When it comes to building software, our end users are the key to what we build. Most developers and project managers will focus on the use cases are for their software. So whatever is done, it is seen from the eye of the user. Likewise, when a database professional gets deployed into a customer location, they may hear comments from end users such as, “It is slow,” or, “The software is not responsive,” or, “It just hangs!”. However generic these comments may be, we are expected to solve the problem for the customers who are paying us for the software we sold. Solving the root cause of these problems can be challenging, because the issues may not even be in our software but the way the environment is setup.
Recently, I was lucky enough to be part of one such query from a customer. On deeper inspection, I discovered the solution in a completely different direction than I had originally considered. In this case, the SQL Server DBA reported that the systems were slowing down intermittently and he needed to know why and how to resolve the issue.
Here’s how I approached this issue:
Start troubleshooting: pinpointing the root cause
There are a number of tools available to help you pinpoint the root cause of performance issues (including SolarWinds Database Performance Analyzer), and I took a structured approach to solving. You must also look at these strategies when you get into troubleshooting.

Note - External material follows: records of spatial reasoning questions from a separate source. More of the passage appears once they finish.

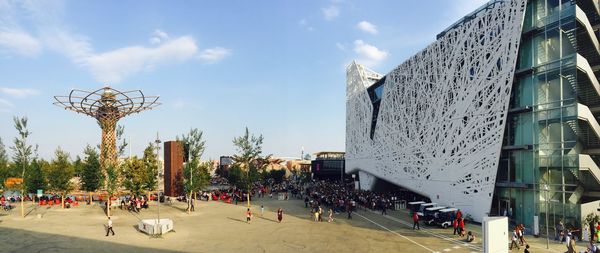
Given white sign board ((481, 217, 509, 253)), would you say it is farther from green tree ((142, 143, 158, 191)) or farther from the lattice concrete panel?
green tree ((142, 143, 158, 191))

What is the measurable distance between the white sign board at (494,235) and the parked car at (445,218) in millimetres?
18923

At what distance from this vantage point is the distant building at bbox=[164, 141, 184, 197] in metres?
59.7

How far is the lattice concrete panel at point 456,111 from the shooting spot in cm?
3325

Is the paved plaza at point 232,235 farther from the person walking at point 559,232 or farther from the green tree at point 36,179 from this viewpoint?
the green tree at point 36,179

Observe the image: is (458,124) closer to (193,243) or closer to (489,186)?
(489,186)

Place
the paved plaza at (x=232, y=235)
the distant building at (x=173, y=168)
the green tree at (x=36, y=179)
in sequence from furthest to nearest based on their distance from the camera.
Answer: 1. the distant building at (x=173, y=168)
2. the green tree at (x=36, y=179)
3. the paved plaza at (x=232, y=235)

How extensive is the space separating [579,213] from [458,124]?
41.9 ft

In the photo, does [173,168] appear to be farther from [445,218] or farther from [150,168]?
[445,218]

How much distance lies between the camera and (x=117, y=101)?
198 ft

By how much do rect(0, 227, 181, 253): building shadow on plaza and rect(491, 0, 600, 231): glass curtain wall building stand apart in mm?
27756

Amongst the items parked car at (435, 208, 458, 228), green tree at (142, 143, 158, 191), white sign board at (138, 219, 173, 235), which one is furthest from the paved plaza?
green tree at (142, 143, 158, 191)

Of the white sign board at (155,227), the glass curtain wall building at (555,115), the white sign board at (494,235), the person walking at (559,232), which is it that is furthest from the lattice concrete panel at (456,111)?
the white sign board at (155,227)

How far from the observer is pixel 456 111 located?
38688 millimetres

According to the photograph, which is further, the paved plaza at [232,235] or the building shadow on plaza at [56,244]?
the paved plaza at [232,235]
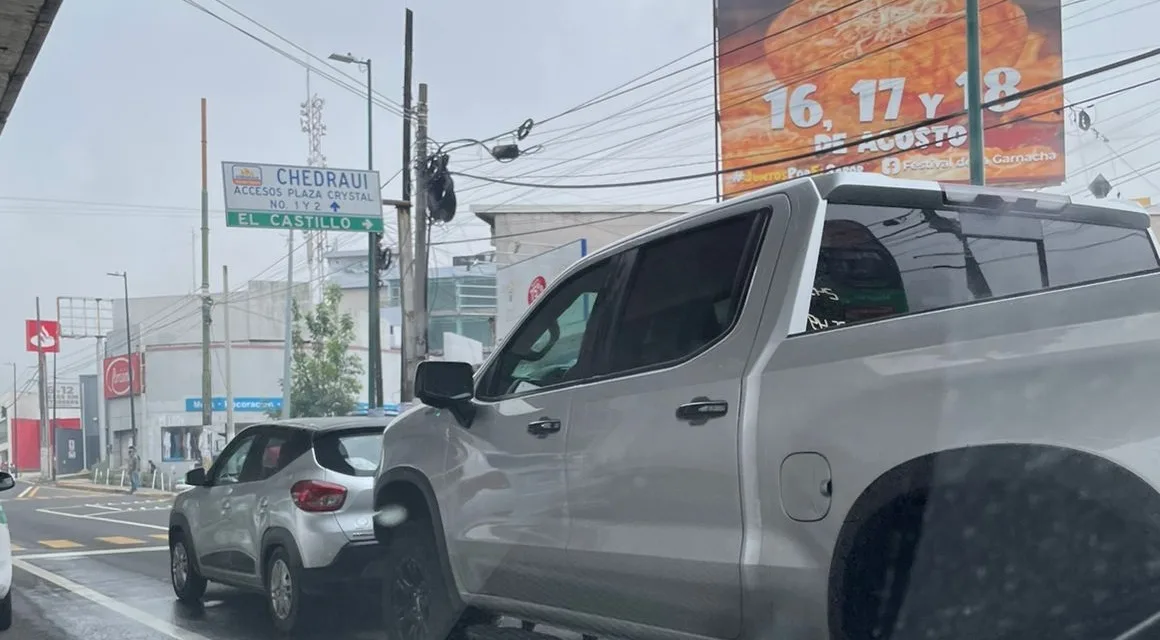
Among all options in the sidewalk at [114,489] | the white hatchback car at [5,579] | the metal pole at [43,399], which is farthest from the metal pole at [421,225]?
the metal pole at [43,399]

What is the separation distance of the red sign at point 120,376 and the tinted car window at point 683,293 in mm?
52723

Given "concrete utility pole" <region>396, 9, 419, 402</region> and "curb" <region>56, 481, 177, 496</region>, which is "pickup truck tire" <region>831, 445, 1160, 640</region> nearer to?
"concrete utility pole" <region>396, 9, 419, 402</region>

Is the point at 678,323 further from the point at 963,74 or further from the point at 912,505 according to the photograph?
the point at 963,74

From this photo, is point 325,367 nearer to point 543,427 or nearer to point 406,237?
point 406,237

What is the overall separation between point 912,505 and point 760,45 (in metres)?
22.7

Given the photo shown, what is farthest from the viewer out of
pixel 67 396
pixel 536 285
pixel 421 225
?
pixel 67 396

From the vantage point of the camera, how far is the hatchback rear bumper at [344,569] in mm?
7789

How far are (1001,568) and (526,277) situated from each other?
71.3 feet

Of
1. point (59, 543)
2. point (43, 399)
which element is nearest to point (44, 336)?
point (43, 399)

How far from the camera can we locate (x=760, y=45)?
24.8m

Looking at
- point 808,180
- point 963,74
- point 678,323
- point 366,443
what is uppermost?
point 963,74

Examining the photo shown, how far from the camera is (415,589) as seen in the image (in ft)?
19.2

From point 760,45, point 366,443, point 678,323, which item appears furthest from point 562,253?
point 678,323

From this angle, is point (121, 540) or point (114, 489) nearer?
point (121, 540)
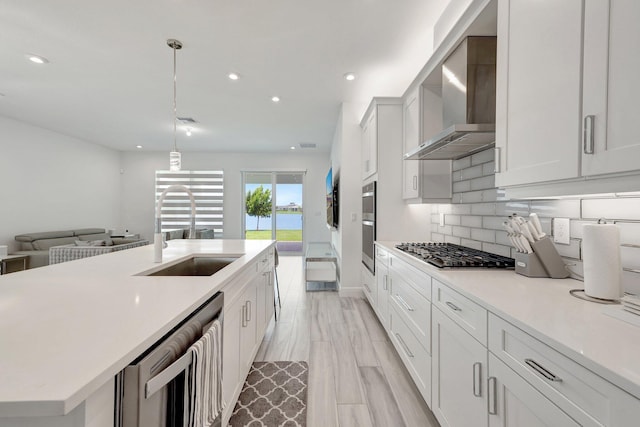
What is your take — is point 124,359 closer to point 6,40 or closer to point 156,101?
point 6,40

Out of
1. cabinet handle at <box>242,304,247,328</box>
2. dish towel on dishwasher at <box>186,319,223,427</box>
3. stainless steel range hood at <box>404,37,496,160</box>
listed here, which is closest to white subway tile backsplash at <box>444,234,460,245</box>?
stainless steel range hood at <box>404,37,496,160</box>

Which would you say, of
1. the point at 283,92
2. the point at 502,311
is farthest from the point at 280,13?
the point at 502,311

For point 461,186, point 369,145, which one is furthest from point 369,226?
point 461,186

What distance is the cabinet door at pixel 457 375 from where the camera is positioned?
1.08 metres

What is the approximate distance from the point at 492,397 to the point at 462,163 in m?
1.87

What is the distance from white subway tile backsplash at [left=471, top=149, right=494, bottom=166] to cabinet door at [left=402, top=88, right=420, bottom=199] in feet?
1.68

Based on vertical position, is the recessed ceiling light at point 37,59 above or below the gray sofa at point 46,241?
above

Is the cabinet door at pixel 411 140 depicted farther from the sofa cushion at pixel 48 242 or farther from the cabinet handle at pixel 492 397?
the sofa cushion at pixel 48 242

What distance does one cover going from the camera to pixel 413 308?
1829 millimetres

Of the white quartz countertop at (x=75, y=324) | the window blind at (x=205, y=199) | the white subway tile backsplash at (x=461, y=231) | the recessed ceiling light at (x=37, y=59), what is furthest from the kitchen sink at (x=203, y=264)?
the window blind at (x=205, y=199)

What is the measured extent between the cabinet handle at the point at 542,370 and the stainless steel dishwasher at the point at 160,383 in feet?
3.50

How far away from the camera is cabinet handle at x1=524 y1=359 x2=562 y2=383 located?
0.75 meters

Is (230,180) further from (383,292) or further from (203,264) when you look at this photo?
(383,292)

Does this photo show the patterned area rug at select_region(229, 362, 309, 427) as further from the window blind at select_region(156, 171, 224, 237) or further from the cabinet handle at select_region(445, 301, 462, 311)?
the window blind at select_region(156, 171, 224, 237)
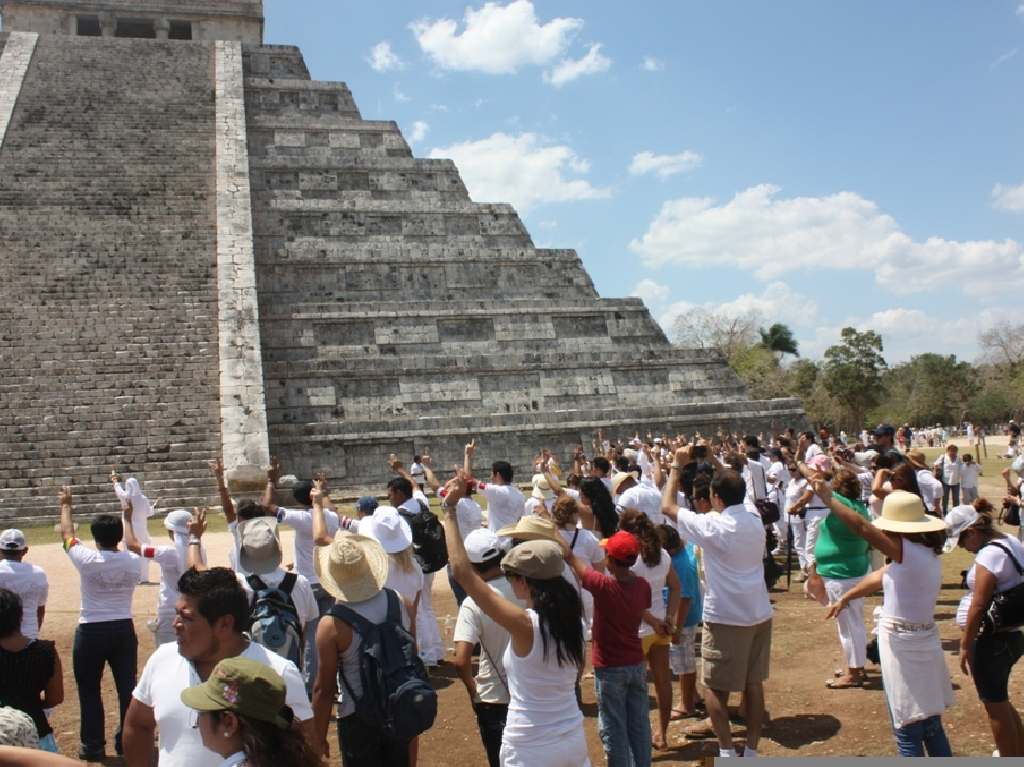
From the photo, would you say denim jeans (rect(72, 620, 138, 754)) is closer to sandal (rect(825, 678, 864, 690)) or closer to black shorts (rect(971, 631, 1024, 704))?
sandal (rect(825, 678, 864, 690))

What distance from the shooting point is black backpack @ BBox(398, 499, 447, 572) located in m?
8.05

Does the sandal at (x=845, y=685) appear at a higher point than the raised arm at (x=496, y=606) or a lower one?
lower

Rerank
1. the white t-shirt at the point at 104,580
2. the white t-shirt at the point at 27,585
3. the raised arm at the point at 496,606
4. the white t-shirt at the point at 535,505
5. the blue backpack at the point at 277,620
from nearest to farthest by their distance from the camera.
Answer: the raised arm at the point at 496,606, the blue backpack at the point at 277,620, the white t-shirt at the point at 27,585, the white t-shirt at the point at 104,580, the white t-shirt at the point at 535,505

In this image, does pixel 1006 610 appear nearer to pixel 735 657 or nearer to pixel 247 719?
pixel 735 657

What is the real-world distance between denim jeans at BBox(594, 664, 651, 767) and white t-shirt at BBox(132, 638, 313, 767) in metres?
2.06

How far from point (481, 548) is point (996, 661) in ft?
9.69

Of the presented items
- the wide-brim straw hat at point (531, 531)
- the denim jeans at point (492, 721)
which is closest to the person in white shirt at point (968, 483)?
the wide-brim straw hat at point (531, 531)

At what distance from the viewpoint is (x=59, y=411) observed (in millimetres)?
19188

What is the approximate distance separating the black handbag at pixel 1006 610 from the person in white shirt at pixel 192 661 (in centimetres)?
378

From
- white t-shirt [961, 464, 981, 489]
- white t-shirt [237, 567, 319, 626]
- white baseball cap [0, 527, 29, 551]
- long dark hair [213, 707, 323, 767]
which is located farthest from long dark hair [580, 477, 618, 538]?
white t-shirt [961, 464, 981, 489]

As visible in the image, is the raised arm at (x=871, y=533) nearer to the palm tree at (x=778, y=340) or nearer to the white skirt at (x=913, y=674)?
the white skirt at (x=913, y=674)

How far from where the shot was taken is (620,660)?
5.38 m

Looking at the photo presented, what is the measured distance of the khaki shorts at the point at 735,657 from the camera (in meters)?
6.04

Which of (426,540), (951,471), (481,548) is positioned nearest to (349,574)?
(481,548)
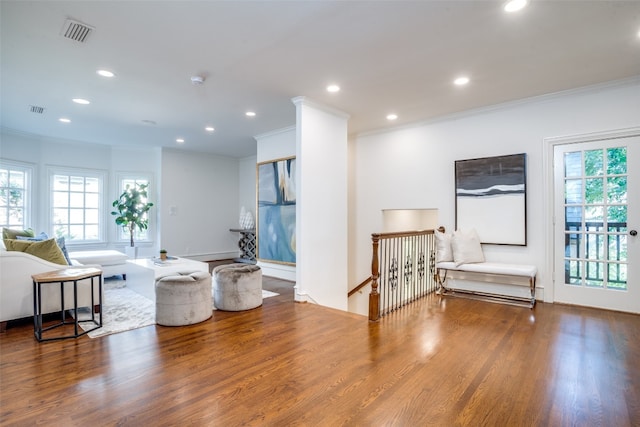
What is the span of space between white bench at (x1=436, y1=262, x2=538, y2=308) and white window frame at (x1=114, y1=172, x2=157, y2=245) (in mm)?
6550

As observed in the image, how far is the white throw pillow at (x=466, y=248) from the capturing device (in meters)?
4.50

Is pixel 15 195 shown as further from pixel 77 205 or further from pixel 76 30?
pixel 76 30

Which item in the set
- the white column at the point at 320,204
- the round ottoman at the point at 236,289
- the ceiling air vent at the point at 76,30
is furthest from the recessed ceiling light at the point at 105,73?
the round ottoman at the point at 236,289

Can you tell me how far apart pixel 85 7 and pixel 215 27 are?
0.95m

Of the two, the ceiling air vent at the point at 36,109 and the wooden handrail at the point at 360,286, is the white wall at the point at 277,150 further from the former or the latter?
the ceiling air vent at the point at 36,109

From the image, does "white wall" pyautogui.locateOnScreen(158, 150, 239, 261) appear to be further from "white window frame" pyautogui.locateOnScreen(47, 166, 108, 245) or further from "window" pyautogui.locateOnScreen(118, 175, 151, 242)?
"white window frame" pyautogui.locateOnScreen(47, 166, 108, 245)

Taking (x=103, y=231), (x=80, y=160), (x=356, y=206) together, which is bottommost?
(x=103, y=231)

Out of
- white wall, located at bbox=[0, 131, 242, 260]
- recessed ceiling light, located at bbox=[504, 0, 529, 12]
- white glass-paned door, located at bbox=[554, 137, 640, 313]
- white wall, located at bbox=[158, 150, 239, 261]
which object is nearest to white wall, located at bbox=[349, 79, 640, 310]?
white glass-paned door, located at bbox=[554, 137, 640, 313]

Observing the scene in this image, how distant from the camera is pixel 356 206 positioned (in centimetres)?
615

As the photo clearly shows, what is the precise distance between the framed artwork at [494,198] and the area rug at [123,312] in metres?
3.21

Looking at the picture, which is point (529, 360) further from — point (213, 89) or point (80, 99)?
point (80, 99)

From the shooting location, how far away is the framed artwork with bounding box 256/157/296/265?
19.0 feet

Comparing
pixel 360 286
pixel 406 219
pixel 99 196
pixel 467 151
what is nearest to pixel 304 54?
pixel 467 151

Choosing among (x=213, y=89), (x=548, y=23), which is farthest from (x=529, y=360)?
(x=213, y=89)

- Many DBAs may start with Perfmon. Perfmon may tell you about disk pressure, but be sure to ask if this positively identifies the issue as being related to the disks. Remember that servers can have a lot of issues, and you must stay focused on where the real problem is. If you don’t, you may end up fixing a perceived problem that does nothing to address the true end user’s pain.
- We checked Activity monitor. We noticed a large number of PAGELATCH waits. If you look at processes, you may see a large number of processes waiting for PAGELATCH_SH and PAGELATCH_UP on resources 2:1:3 and sometimes on 2:1:1. For us, this was a significant hint that we were moving in the right direction.
- Here, we paused and looked at the wait resources. 2:1:3 refers to database id 2 (tempdb), file id 1, page id 3. We also discussed that page ids: 1 is the PFS page, 2 is the GAM page, and 3 is the SGAM page. We discussed what each of these meant and what should be the next steps.
- If you query sys.em_exec_requests, you can see many processes waiting for PAGELATCHes on 2:1:3 and 2:1:1. Cross apply sys.dm_exec_sql_text and you will find that these are almost all calls made to a function. Use the statement_start_offset and statement_end_offset and you will see that these are all waiting on in INSERT… SELECT combination statement.
- As before, this bit of information assured me I was moving in the right direction.
- When we found the function and looked at the text, we recognized that it was a table valued function. So how is a “table valued function” used? Most likely, it is part of another select statement somewhere.
- By right clicking on the process in Activity Monitor, you can get to the SQL statement. When you do this, you can see this is in a stored procedure. Open the stored procedure and look at the text. Here you find where the table valued function is being called. In all, how many calls to table valued functions are being made for each execution of that stored procedure? Where are the tables being returned by these table valued functions being stored?
Analyze the results
What we found was that the contention was placed on SGAM and PFS pages in tempdb. The query that seemed to be causing this issue rapidly created temporary objects stored in tempdb, and then rapidly dropped them. The first 8 pages created by these temp objects will require allocation in shared extents, and thus updates in SGAM. Since they do not have clustered indexes, we hit the PFS with all inserts into these temp objects as well as with object allocation and deallocation.
Once we understood the results of our investigation, we were ready to make some changes to address the true cause of the performance issues:
- We implemented trace flag 1118 to stop the use of shared extents, and so relieve pressure on the SGAM. (Use DBCC TRACEON(1118, -1) to set this on in the current server session. Use a startup parameter to set a trace flag on SQL Server startup.)
- Create multiple tempdb files: one equally sized tempdb file/processor up to a maximum of 8.
- Rewrite the query to use CROSS APPLY instead of calling the function for each column.
- Send the query back to the developers to find another way to derive the same data set with perhaps only one temp object created per each execution of the stored procedure.
After we implemented the trace flag, there was no more contention on the SGAM, but we could not tell if overall contention was reduced.
What we were able to determine by finding the page number the contention existed on and then running SELECT % 8088, was that we still had PFS contention, but farther on in the file. When we re-wrote the query to use the cross apply, we could see a definite decrease in contention.
Sometimes the code that we write can point the problem resolution in a different direction, but if we are systematic, we can get to the true root cause of the problem. There is much to learn when it comes to how tempDB works inside SQL Server, and this case study was just a simple example of what you might uncover.